Havada hareket etmekte olan LIDAR sensörünün 3 boyutlu konumunun belirlenmesi, yeryüzündeki bir veya daha fazla referans istasyonundan rölatif‐kinematik konumlama yöntemine göre GPS ölçmelerine dayalı olarak yapılmaktadır. Referans alınan nokta veya noktaların hassas konumları jeodezik GPS ağı sıklaştırma çalışmasıyla istenilen koordinat sisteminde cm doğrulukla belirlenmektedir. Referans noktalarında ve gezici konumda bulunan hava aracında ölçü boyunca toplanan eş zamanlı GPS kod ve taşıyıcı faz ölçülerinin birlikte değerlendirilmesi sonucu, hareket halindeki LIDAR sensörünün
üç boyutlu konumu kinematik olarak belirlenmektedir. Elde edilen konumlama doğruluğu birkaç cm düzeyindedir. Bu yöntemin yanında, GPS/GNSS konum belirlemede geliştirilen Ağ‐RTK ve PPP (Precise Point Positioning) Hassas Nokta Konumlama gibi yeni yöntemler de LIDAR tekniği için ölçü sonrası değerlendirmede kullanılabilir yöntemlerdir. Bu yöntemler kullanılarak, cm doğruğunda nokta konumları elde edilmektedir. GPS ile elde edilen yükseklikler elipsoidal yükseklikler olduğundan hassas geoid yükseklikleri kullanılarak ortometrik yüksekliklere, yani ortalama deniz yüzeyinden olan yüksekliklere dönüşüm gerçekleşmektedir. Sonuçta, navigasyon verisi olarak ölçü başlangıcından sonuna kadar belirli zaman aralıklarında LIDAR sensörünün enlem, boylam ve yüksekliği belirlenmiş olmaktadır. Şekil 3.1’ de, LIDAR verisi toplama sistemi alt bileşenleri ile birlikte gösterilmiştir.

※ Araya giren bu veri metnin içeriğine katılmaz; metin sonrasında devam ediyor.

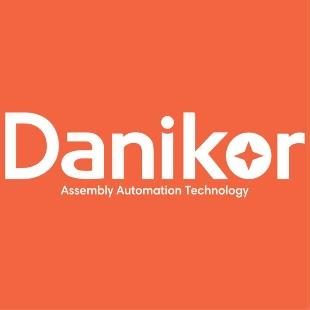 Danikor-Marketing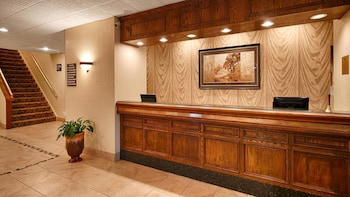 Picture of Best Western Plus Lawton Hotel & Convention Center in Lawton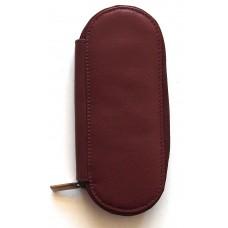 2 Pen Zippered Case, Brown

LIDAR Veri Toplama Sistemi
GPS Verileri INS Verileri Lazer Tarama Verileri Referans Noktasının Konumlanması Hava Aracının Navigasyonu Kinematik Konum Navigasyon ve INS Verilerinin Kombinasyonu Nav‐INS ile Lazer Tarama Verilerinin Kombinasyonu Jeodezik Ağ Sıklaştırması Koordinat Dönüşümleri Ham LIDAR Verisi İlk ve Son Yansıyan Lazer Pulslarının Ayrılması/Sınıflandırılması Filtreleme‐Enterpolasyon‐Gridleme İşlemleri Sayısal Arazi Modeli ve Sayısal Yükseklik Modeli Oluşturulması Şekil 3. 1 LIDAR verilerinden SYM’ ye geçiş süreci
Lazer ölçme sistemi ise gönderici, alıcı, kontrol birimi ve tarama aynasına sahiptir. Lazer tarama birimi hava aracı uçuş hattı üzerinde hareket ederken, tarama aynası tarafından lazer ışını pulsunu göndermekte ve lazer pulslarının tarama açısını ölçmekte, IMU verisi ile kombine ederek her bir lazer pulsunun açısal dönüklüğünü tespit etmektedir. Ayrıca lazer sensörü, gönderilen ve yüzeyden yansıdıktan sonra geri dönen lazer pulslarının seyahat süresini ölçmekte ve bunları lazer uzunluk verisine dönüştürmektedir.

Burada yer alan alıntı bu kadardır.